Reply to this comment
evince + libpoppler
by ethana2 November 29, 2007 12:51 AM PST
...so, where does that put us?
Reply to this comment
Defeats The Whole Purpose
by annanemas November 29, 2007 4:44 AM PST
Two main benefits of posting .pdf documents are the convenience of offline reading and documents that look good in print. Inserting dynamic ads negates both of these benefits. Might as well just stop posting .pdf's altogether and stick to the web page.
Reply to this comment
just another reason why PDFs are bad
by jture November 29, 2007 5:43 AM PST
I hate PDFs anyway. They only frustrate users who want to be able to read the content without having to download and open it first. And the kiss of death is that they are not accessible to visually-impaired users without special encoding. I work for a government agency and we are not allowed to put PDFs on our website unless we provide an accessible equivalent.
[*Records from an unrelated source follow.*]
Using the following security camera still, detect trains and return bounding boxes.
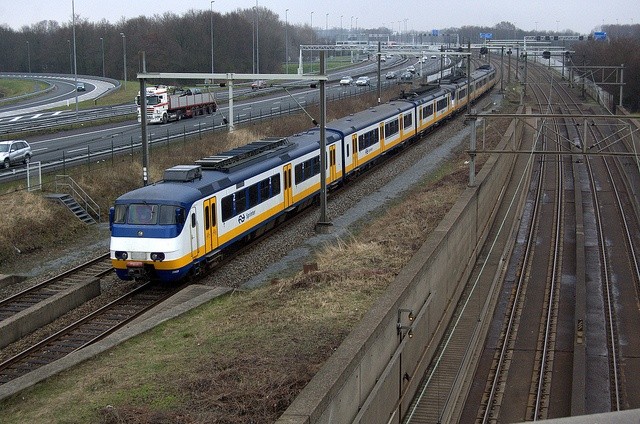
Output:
[109,64,497,284]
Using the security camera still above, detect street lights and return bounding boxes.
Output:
[398,308,414,424]
[120,32,127,92]
[339,14,344,35]
[25,40,31,74]
[100,36,105,78]
[67,40,73,76]
[390,18,410,34]
[209,0,216,84]
[355,17,358,30]
[285,8,290,75]
[251,5,257,74]
[310,11,315,71]
[325,12,330,44]
[351,15,354,30]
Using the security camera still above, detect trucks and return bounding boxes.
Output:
[135,84,216,124]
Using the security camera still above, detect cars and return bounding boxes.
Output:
[77,83,85,91]
[340,76,353,85]
[380,54,439,63]
[251,80,272,89]
[407,65,415,74]
[386,72,397,79]
[401,72,413,80]
[356,77,370,86]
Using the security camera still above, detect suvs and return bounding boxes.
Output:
[0,140,32,169]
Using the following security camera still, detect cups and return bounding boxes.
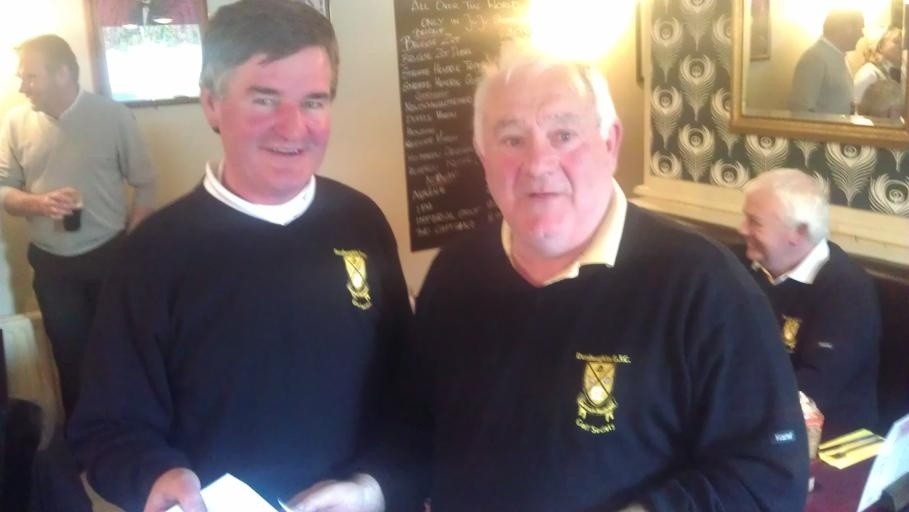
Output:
[804,416,825,460]
[64,201,84,231]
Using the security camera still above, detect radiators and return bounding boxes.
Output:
[0,309,84,478]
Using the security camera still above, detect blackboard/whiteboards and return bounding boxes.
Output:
[393,0,532,253]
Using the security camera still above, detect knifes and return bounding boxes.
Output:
[819,434,876,452]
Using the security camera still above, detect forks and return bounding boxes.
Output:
[830,439,882,459]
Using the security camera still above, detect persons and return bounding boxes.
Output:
[279,40,809,512]
[859,80,901,117]
[855,26,902,117]
[0,33,161,418]
[728,167,887,444]
[789,8,866,115]
[64,1,416,512]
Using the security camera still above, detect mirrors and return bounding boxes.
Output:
[729,0,909,148]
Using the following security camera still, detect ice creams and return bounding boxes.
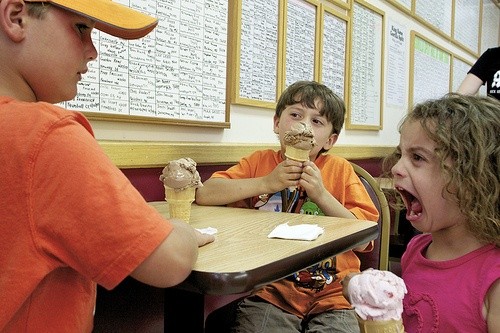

I wish PDFs would simply go away altogether! (And how ironic is it that CNET's partner, Tech Republic, issues so many of its ever-so-helpful articles as... PDFs??)
Reply to this comment
The FEEDJOURNAL a more elegant solution
by Becktemba November 29, 2007 8:33 AM PST
Adobe and Yahoo should team up with the FEEDJOURNAL it offers a much more elegant solution with RSS feeds into Adobe Acrobat. Click Ads within an Adobe Acrobat? Maybe if your reviewing your morning RSS Feed Paper before you print it out with the FEEDJOURNAL (www.feedjournal.com) You can see an example of what I'm talking about at: http://www.newscloud.blogspot.com
Reply to this comment
Another reason to leave Adobe
by babdullah December 1, 2007 7:42 AM PST
I still don't understand how it works exactly. Is it like one time static ads attached to the PDF file? In that case affect is minimal, but I doubt since charging advertisers would be difficult this way, and also that would not limit the ads to Adobe reader only but it should display in other readers as well. The other option is if online new ads are pushed to the PDF every time I open it. If it's the latter, this is just plain silly. I have to be connected to open the PDF file? And what if I just tell my Firewall block the packets ha ;). Both ways, at times like these where people are switching to different PDF readers than Adobe, as it already take ages for Adobe reader to launch (and finsih updates!), shouldn't they be getting concerned more about keeping their market share rather than revenue increase?